The photographer embarked on numerous road trips across the country and photographed what she observed. “I try not to think about how the images will fit together,” she explains, “I just go, and end up with a big box and make little prints, which I shuffle around and think about how they connect visually, temporally, and thematically”. Read together, the images, many of which depict quintessential scenes of American life in exquisite colour — a small, white church nestled on a vast expanse of rolling meadow, a tarmacked street lined with industrial warehouses — are the antithesis of news photography. Shifting between landscape photography and social portraiture, the images are not documents of specific events, instead, they tease out interweaving narratives that span decades and touch on the US’ political history, particularly in the south, along with multiple other issues including identity, racism and immigration.
“In terms of how the images are put together, it is like free association,” says Lê, “finding visual connections but also thematic connections. These days we are bombarded by images — on Instagram and on the Internet. They are often square or very graphic, and you just flip through them very quickly. I am more interested in images that are descriptive — describing a gesture in a way that you have not seen before, or a moment, the light. I want to keep the viewer engaged long enough that they will start being engaged intellectually as well”.

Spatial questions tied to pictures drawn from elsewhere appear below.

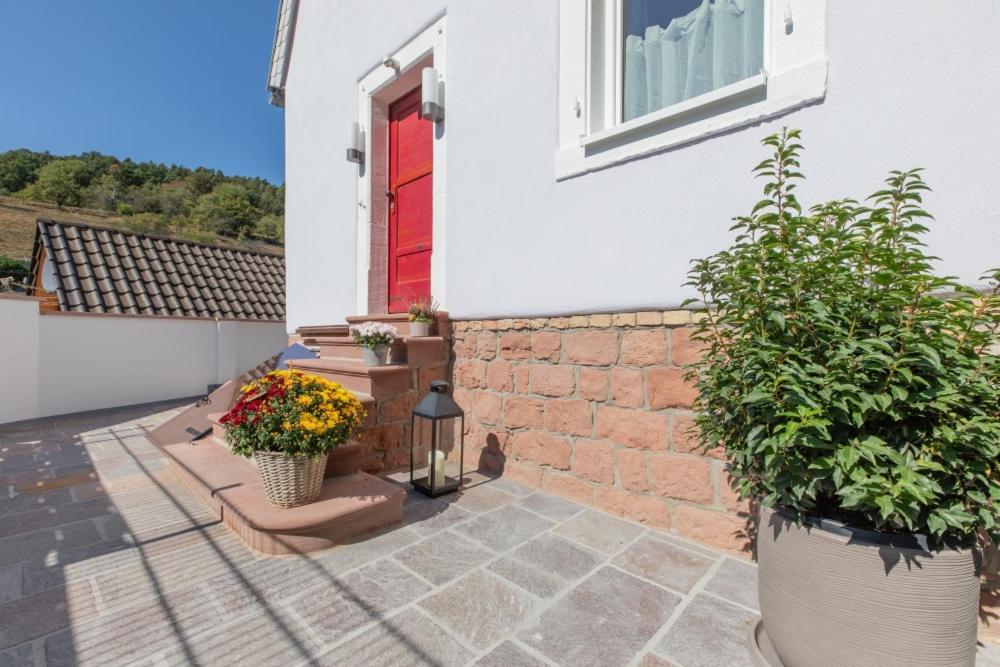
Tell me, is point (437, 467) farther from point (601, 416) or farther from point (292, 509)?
point (601, 416)

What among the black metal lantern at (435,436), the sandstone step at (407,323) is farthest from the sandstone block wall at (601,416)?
the black metal lantern at (435,436)

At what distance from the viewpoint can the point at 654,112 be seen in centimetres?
270

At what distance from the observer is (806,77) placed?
2143 millimetres

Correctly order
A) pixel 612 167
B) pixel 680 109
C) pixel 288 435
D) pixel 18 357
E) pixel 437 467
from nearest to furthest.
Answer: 1. pixel 288 435
2. pixel 680 109
3. pixel 612 167
4. pixel 437 467
5. pixel 18 357

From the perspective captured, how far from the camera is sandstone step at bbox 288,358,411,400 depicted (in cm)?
328

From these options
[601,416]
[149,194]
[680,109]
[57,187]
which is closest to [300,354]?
[601,416]

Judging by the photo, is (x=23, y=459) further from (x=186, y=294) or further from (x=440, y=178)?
(x=186, y=294)

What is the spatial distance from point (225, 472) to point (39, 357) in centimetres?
607

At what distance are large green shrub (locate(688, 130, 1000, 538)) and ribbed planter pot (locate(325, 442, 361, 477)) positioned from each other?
2448mm

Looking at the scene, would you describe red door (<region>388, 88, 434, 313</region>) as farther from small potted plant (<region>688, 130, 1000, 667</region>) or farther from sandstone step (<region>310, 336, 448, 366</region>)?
small potted plant (<region>688, 130, 1000, 667</region>)

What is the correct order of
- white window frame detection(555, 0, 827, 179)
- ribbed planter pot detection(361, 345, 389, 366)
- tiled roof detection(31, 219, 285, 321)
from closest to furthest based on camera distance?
white window frame detection(555, 0, 827, 179), ribbed planter pot detection(361, 345, 389, 366), tiled roof detection(31, 219, 285, 321)

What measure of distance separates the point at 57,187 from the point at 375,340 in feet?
152

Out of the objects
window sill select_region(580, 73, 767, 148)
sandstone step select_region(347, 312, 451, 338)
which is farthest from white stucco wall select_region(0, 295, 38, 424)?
window sill select_region(580, 73, 767, 148)

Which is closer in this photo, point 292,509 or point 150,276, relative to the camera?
point 292,509
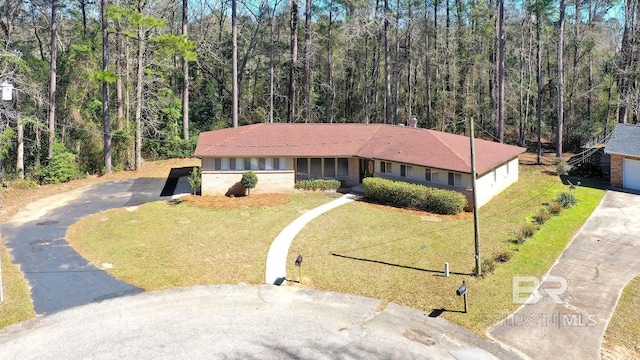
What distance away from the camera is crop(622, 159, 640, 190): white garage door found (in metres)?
26.4

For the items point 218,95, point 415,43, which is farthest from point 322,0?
point 218,95

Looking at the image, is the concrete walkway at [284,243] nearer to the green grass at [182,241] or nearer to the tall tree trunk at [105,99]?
the green grass at [182,241]

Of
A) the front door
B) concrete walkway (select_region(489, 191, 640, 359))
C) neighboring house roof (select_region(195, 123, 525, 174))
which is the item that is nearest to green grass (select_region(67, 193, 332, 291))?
neighboring house roof (select_region(195, 123, 525, 174))

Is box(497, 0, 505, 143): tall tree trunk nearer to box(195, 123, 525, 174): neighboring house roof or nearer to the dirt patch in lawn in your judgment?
box(195, 123, 525, 174): neighboring house roof

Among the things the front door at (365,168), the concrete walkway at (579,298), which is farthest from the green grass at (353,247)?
the front door at (365,168)

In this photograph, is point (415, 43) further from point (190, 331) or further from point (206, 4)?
point (190, 331)

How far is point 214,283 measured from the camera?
15453 millimetres

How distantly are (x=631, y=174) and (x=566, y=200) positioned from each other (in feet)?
22.1

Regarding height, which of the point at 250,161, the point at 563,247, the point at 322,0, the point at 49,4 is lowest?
the point at 563,247

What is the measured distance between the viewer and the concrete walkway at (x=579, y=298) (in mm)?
11734

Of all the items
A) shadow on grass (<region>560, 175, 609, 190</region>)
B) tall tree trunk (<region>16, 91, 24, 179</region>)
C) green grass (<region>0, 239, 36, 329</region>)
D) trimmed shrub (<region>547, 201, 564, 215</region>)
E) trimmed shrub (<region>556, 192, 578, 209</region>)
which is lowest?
green grass (<region>0, 239, 36, 329</region>)

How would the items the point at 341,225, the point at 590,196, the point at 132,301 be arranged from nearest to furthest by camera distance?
the point at 132,301 < the point at 341,225 < the point at 590,196

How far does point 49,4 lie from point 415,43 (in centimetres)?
3422

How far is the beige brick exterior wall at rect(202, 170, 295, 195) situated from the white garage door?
20.5 metres
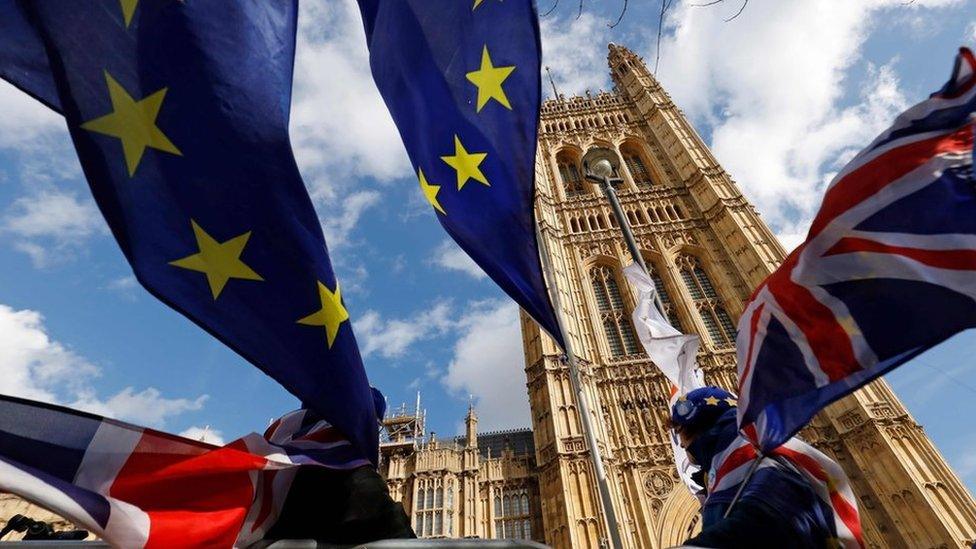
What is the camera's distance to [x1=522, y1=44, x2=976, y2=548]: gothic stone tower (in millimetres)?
13273

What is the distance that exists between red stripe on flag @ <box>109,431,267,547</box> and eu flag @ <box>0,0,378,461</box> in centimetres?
40

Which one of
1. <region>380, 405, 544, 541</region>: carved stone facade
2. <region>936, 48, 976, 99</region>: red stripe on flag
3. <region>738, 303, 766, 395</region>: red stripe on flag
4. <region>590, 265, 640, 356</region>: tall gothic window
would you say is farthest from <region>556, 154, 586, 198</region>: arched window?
<region>936, 48, 976, 99</region>: red stripe on flag

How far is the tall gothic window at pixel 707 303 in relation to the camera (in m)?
18.6

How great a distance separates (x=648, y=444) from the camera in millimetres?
15648

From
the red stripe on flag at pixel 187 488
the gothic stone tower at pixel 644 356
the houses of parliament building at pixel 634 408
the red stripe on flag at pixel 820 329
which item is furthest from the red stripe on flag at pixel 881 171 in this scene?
the gothic stone tower at pixel 644 356

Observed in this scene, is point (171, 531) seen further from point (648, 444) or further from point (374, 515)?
point (648, 444)

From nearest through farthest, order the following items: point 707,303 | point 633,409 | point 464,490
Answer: point 633,409 → point 464,490 → point 707,303

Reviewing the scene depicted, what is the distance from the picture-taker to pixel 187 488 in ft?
6.50

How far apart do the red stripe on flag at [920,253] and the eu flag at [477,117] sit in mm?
1479

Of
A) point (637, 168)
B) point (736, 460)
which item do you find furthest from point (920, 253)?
point (637, 168)

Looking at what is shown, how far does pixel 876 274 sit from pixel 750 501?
3.42ft

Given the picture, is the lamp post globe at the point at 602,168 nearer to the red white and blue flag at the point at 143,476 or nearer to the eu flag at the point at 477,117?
the eu flag at the point at 477,117

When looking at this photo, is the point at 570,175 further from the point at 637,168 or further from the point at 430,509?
the point at 430,509

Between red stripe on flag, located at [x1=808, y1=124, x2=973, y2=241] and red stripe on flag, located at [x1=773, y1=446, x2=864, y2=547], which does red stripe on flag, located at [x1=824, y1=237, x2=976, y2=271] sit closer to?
red stripe on flag, located at [x1=808, y1=124, x2=973, y2=241]
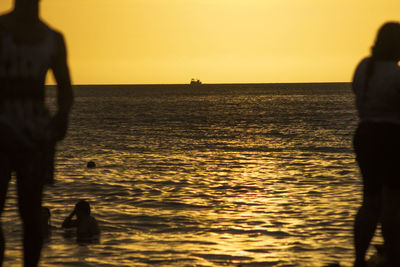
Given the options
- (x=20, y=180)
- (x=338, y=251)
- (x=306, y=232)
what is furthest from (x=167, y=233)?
(x=20, y=180)

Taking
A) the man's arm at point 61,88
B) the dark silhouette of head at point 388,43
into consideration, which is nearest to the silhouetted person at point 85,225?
the dark silhouette of head at point 388,43

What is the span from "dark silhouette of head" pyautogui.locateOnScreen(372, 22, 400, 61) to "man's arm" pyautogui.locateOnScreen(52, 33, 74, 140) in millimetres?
2888

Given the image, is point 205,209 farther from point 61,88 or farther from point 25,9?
point 25,9

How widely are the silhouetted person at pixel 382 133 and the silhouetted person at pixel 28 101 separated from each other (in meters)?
2.70

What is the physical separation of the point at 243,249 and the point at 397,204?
6.59 m

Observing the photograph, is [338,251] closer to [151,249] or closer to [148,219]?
[151,249]

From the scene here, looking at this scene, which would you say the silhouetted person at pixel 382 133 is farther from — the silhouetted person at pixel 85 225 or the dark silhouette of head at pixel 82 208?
the dark silhouette of head at pixel 82 208

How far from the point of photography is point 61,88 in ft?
14.3

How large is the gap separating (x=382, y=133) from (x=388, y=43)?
860 mm

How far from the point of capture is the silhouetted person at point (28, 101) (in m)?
4.02

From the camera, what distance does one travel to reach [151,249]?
12086mm

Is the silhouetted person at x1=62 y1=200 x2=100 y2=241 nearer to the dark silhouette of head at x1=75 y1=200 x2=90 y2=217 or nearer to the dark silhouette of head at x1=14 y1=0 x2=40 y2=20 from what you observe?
the dark silhouette of head at x1=75 y1=200 x2=90 y2=217

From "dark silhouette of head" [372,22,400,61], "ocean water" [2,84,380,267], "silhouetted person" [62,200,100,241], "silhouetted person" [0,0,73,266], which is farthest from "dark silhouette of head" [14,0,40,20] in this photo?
"silhouetted person" [62,200,100,241]

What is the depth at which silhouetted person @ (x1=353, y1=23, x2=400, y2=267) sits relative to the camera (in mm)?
5469
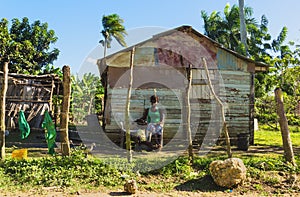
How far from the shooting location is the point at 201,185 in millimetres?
5367

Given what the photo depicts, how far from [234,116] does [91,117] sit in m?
7.98

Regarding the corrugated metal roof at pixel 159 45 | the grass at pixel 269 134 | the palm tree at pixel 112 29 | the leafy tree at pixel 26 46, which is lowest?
the grass at pixel 269 134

And it takes time to unravel the project, which feels as though it contains infinite meanings, revealing its countless historical and contemporary references and the connections between these. “I do not want the pictures existing in a vacuum and that is why historical references are important,” she explains. One image, the only portrait-orientated picture in the series, depicts weather-worn statues of the secessionist generals Robert E. Lee and P.G.T. Beauregard, both generals in the Confederate States Army during the American Civil War, housed in a temporary wooden container at the Homeland Security Storage. The statues represent the dark legacy of slavery and the ongoing issue of racism, which pervade the south, along with the subjects of colonialism, migration, and displacement.
Walt Whitman’s Specimen Days, which Lê came across by chance during her work, provided a point of inspiration. “It gave me a clarification of how to move forward. He was a journalist, so it is almost photographic in the way he talks about and describes moments and events,” she reflects. Written in 1882, the poetic prose is divided into short titled fragments throughout which Whitman blends personal history and current affairs as he remembers the Civil War era. The book’s structure also influenced her: “The fragments made me think about stringing together a series of pictures to say something; the whole evolution is not linear.”
The images should draw us in with their “complicated beauty,” as Lê describes it, explaining the discordance between their aesthetic appeal and the darker, underlying narratives. “I want people to enter into a picture and have a complicated physical experience,” she says. However, the photographer avoids telling us what to think and encourages us to question what we see; to acknowledge the fine line between fiction and truth — mixing images of film sets with references to history, and events unfolding in real-time. The images’ individual titles are significant but Lê keeps them brief to “provide enough information without pushing people to interpret or follow my interpretation”.
The Silent General is ongoing, and Lê will continue developing on it until, at least, the presidential election in November. “We have made progress, but how much progress have we really made,” she muses. “I am not interested in telling people what to think. I want to throw those questions out there.”